12 hours agojauntywundrkind

I have a great local assistant that works end-to-end with voice. It's built on local, web-first technologies, it fits small LLMs in memory and manages inference and TTS/STT without stuttering. I've been shaping it up over a couple years and constantly switching out new models.

If you want something simple that runs in browser, look at vosk-browser[0] and vits-web[1].

I'd also recommend checking out KittenTTS[2], I use it and it's great for the size/performance. However, you'd need to implement a custom JavaScript harness for the model since it's a python project.
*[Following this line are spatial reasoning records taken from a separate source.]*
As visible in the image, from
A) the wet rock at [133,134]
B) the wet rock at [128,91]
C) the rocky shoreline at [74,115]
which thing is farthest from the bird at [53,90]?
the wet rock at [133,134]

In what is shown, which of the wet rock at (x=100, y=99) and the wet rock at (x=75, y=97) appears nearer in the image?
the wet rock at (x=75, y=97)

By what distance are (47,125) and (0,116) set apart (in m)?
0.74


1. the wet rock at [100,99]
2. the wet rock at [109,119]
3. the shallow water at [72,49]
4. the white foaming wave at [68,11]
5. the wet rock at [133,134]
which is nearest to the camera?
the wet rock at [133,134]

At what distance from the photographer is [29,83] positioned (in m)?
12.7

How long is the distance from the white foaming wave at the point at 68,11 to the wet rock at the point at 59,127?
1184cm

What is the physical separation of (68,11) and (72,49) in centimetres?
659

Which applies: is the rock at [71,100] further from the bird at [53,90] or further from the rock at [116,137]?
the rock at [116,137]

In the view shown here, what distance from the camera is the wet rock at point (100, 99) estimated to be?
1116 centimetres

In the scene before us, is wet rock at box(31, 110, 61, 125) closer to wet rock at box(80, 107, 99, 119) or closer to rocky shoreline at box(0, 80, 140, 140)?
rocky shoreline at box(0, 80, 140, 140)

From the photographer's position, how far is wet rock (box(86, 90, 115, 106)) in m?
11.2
If you need help with that, shoot me an email and I can share some code.

There are other great approaches too if you don't mind python, personally I chose the web as a platform in order to make my agent fully portable and remote once I release it.

And of course, NVIDIA's new model just came out last week[3] but I haven't gotten to test it out just yet, and also there was the recent Sparrow-1[4] announcement which shows people are finally putting money into the problems plaguing voice agents that are rigged up from several models and glue infrastructure, vs a single end-to-end model or at least a conversational turn-taking model to keep things on rails.

[0] https://www.npmjs.com/package/vosk-browser

[1] https://github.com/diffusionstudio/vits-web

[2] https://github.com/KittenML/KittenTTS

[3] https://research.nvidia.com/labs/adlr/personaplex/

[4] https://www.tavus.io/post/sparrow-1-human-level-conversation...

5 hours agosoulofmischief

https://handy.computer got good marks from a very nontechnical user in my life this week!

Local, FOSS

8 hours agoDANmode

To save a click, it's just a fancy front end for Whisper plus a weaker CPU-only model. It has a demo video that seems impressive, but the speech is careful to sound casual while having no meaningful flaws that would cause it to mess up. If you want to make a speech to speech tool, which is what this post asks about, it would make more sense to go straight to Whisper.

5 hours agobenatkin

I use it, sponsor it, and did a small pr. One of its goals is to be the most “forkable” starting point if i recall. But yes its just voice input. It’s meaningfully better than the mac dictation for me.

4 hours agojoshribakoff

you can use gpu too. i have to admit the app is very easy to use and super convenient. kudos to creator

4 hours agotuananh

Yes, and with GPU, it's Whisper, which has been mentioned elsewhere in this article's comments. I mean that handy.computer provides the other option as a fallback for those who can't or don't want to use the GPU.